━━━ Fragment źródłowy

Petr Cech: Szczęsny czy Tytoń? Lewandowski!

Gracjan Bućkun
- Nie potrafie powiedzieć, czy jestem w stanie grać już teraz, ale są dwa dni i wszystko zmierza ku dobremu. Trenowałem i wszystko było w porządku, ale wiadomo, że nie był to maksymalny wysiłek - powiedział Petr Cech podczas konferencji prasowej.

- Jutro planuję klasyczny trening bez żadnych ograniczeń i wtedy będę mógł powiedzieć więcej o możliwości grania w sobotnim spotkaniu. Chcę zagrać w tym meczu, bo nie ma na mistrzostwach spotkań niższej rangi i nie chcę niczego odpuszczać, natomiast jeżeli nie będę czuł, że jestem w 100% gotowy to na pewno trzeba będzie się zastanowić nad wyjściem na murawę z Polakami - powiedział Petr Cech na temat stanu swojego zdrowia.

━━━━━━
━━━ Dostępne dane

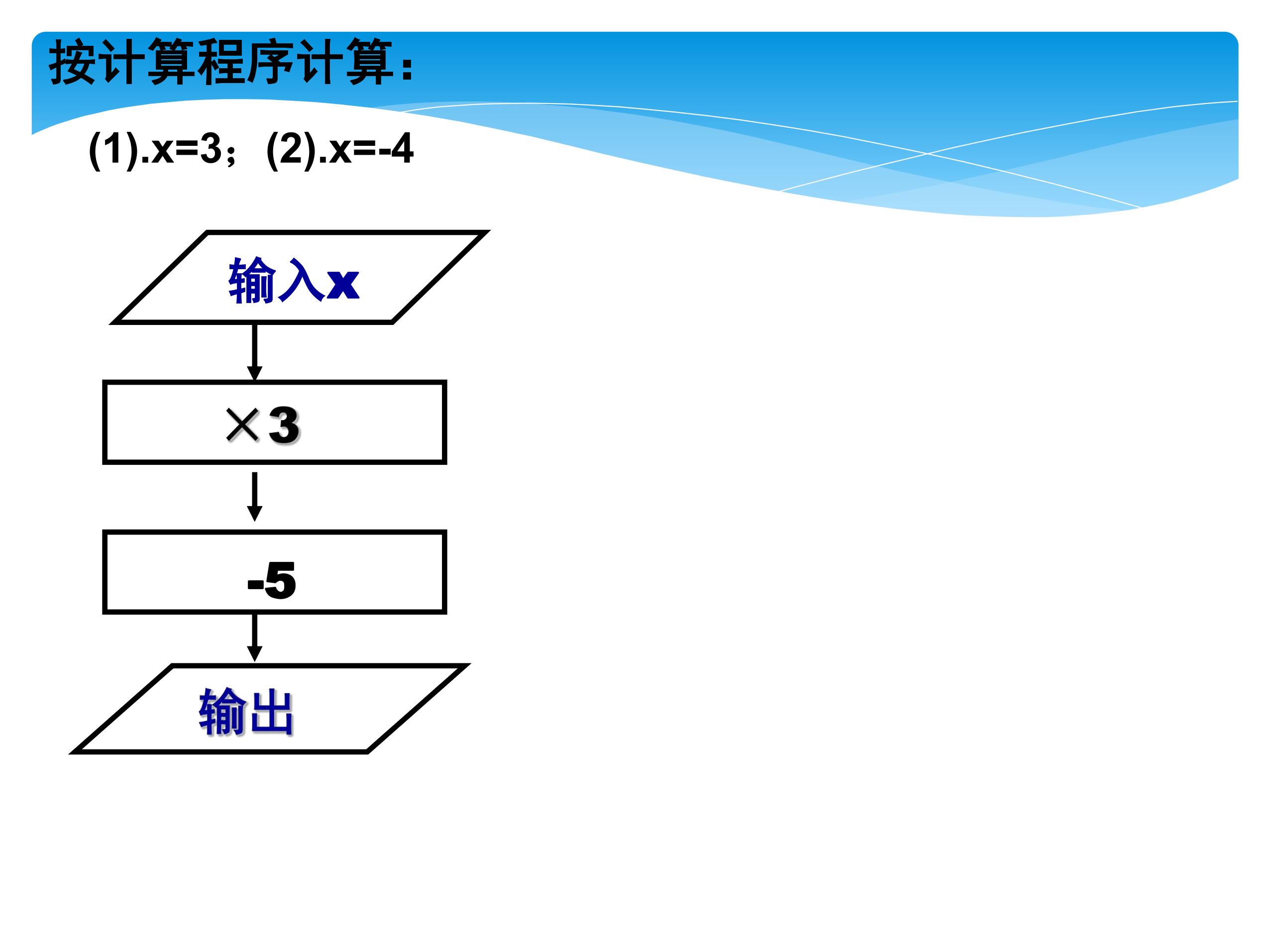 按计算程序计算：

(1).x=3；(2).x=-4

输入x

×3

-5

输出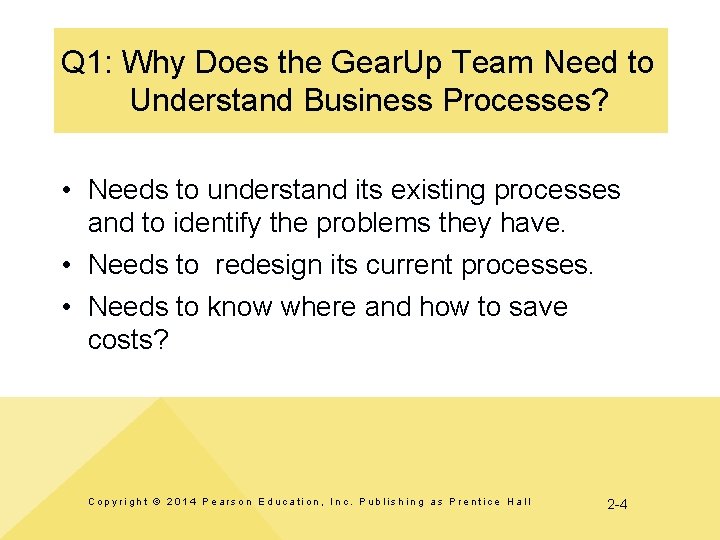 Q1: Why Does the GearUp Team Need to Understand Business Processes?

• Needs to understand its existing processes and to identify the problems they have.
• Needs to  redesign its current processes.
• Needs to know where and how to save costs?

Copyright © 2014 Pearson Education, Inc. Publishing as Prentice Hall

2-4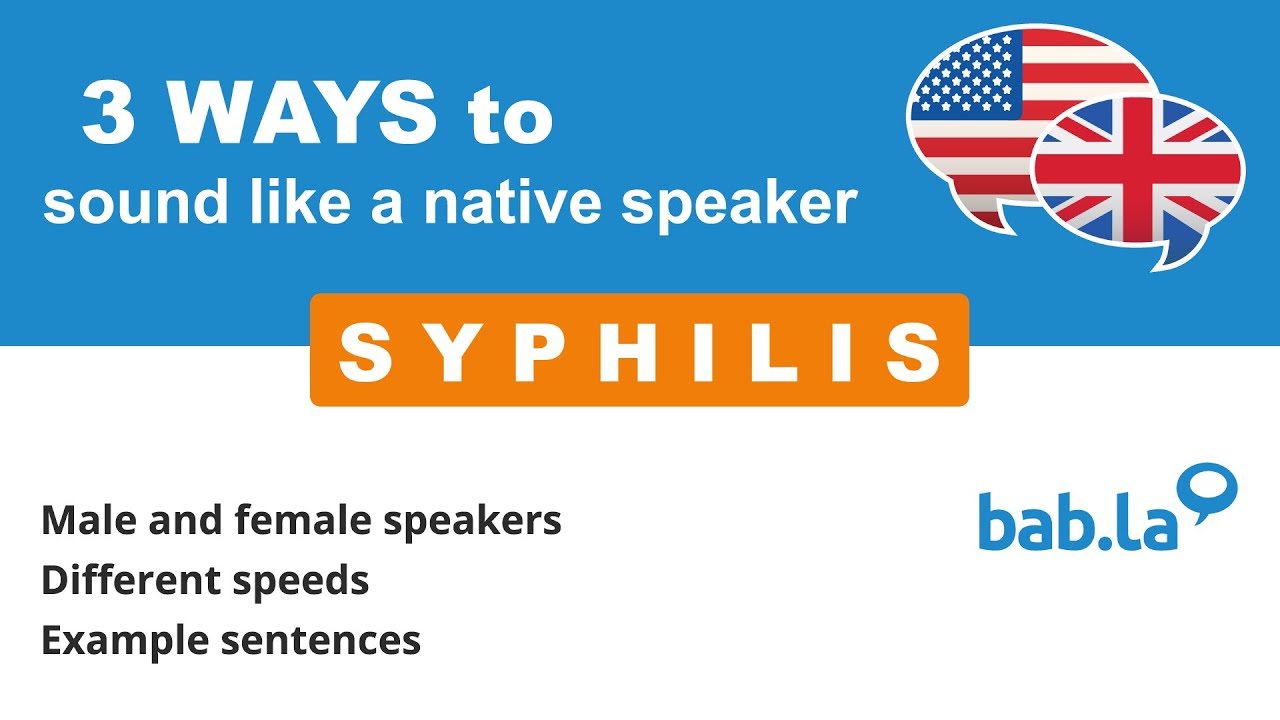 3 WAYS to
sound like a native speaker

SYPHILIS

Male and female speakers
Different speeds
Example sentences

bab.la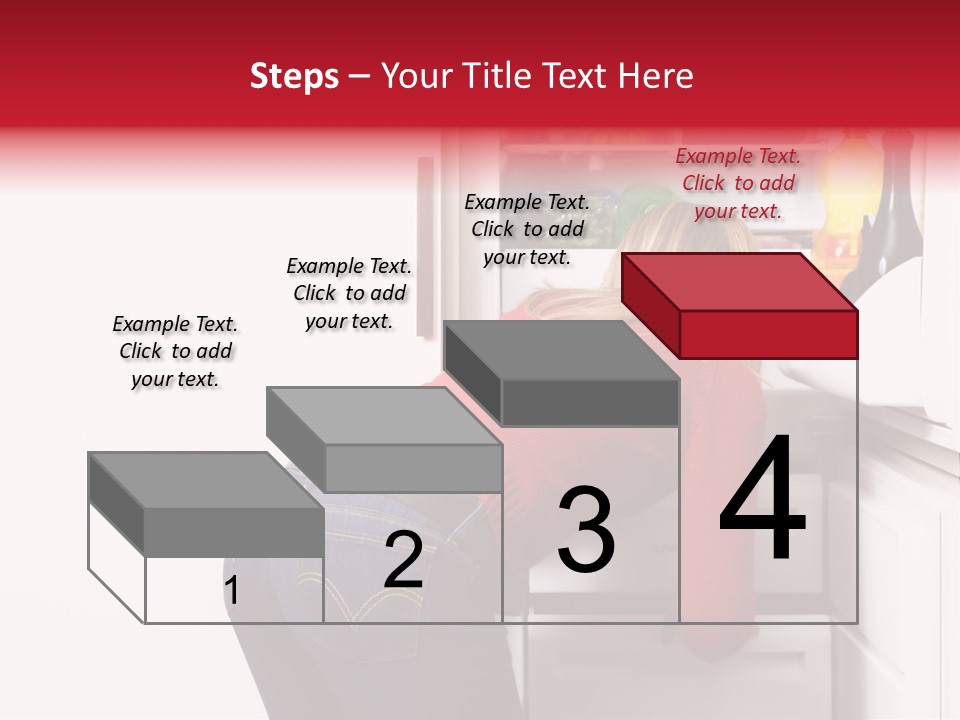 Steps – Your Title Text Here

Example Text. Click to add your text.

Example Text. Click to add your text.

Example Text. Click to add your text.

Example Text. Click to add your text.

1

2

3

4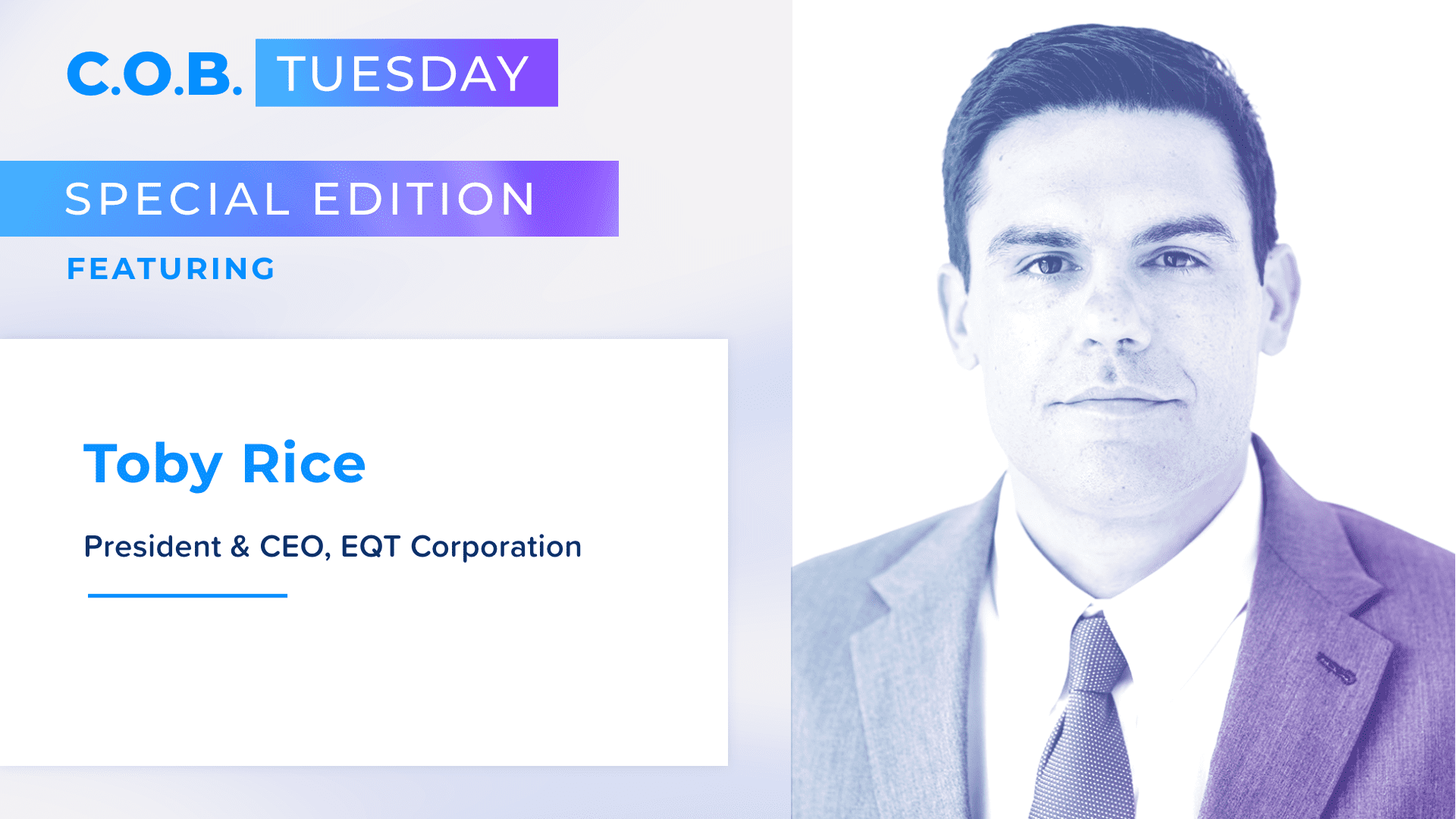 C.O.B. TUESDAY

SPECIAL EDITION

FEATURING

Toby Rice

President & CEO, EQT Corporation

━━━━━━

• [Zadania do wykonania]:
1. Odpowiedz na pytania na podstawie tekstu o Petrze Cechu:
(a) Podczas jakiego wydarzenia Petr Cech wypowiedział te słowa?
(b) Co Petr Cech planuje na jutro?
(c) W który dzień tygodnia odbędzie się spotkanie z Polakami?
2. Czy te stwierdzenia zgadzają się z tekstem o Petrze Cechu? Przy każdej odpowiedzi przytocz rozstrzygające słowa tekstu.
(a) Petr Cech trenował z maksymalnym wysiłkiem.
(b) Petr Cech chce zagrać w meczu.
(c) Według Petra Cecha na mistrzostwach zdarzają się spotkania niższej rangi.
3. Przepisz słowo w słowo fragment tekstu o Petrze Cechu, zaczynając od „Gracjan Bućkun” i kończąc na „podczas konferencji prasowej.”.
Lista pochodzi z innego źródła niż tekst o Petrze Cechu.

• [Rozwiązania zadań]:
1.
(a) Podczas konferencji prasowej.
(b) Klasyczny trening bez żadnych ograniczeń.
(c) W sobotę.

2.
(a) Nie: „wiadomo, że nie był to maksymalny wysiłek”.
(b) Tak: „Chcę zagrać w tym meczu”.
(c) Nie: „nie ma na mistrzostwach spotkań niższej rangi”.

3.
Gracjan Bućkun
- Nie potrafie powiedzieć, czy jestem w stanie grać już teraz, ale są dwa dni i wszystko zmierza ku dobremu. Trenowałem i wszystko było w porządku, ale wiadomo, że nie był to maksymalny wysiłek - powiedział Petr Cech podczas konferencji prasowej.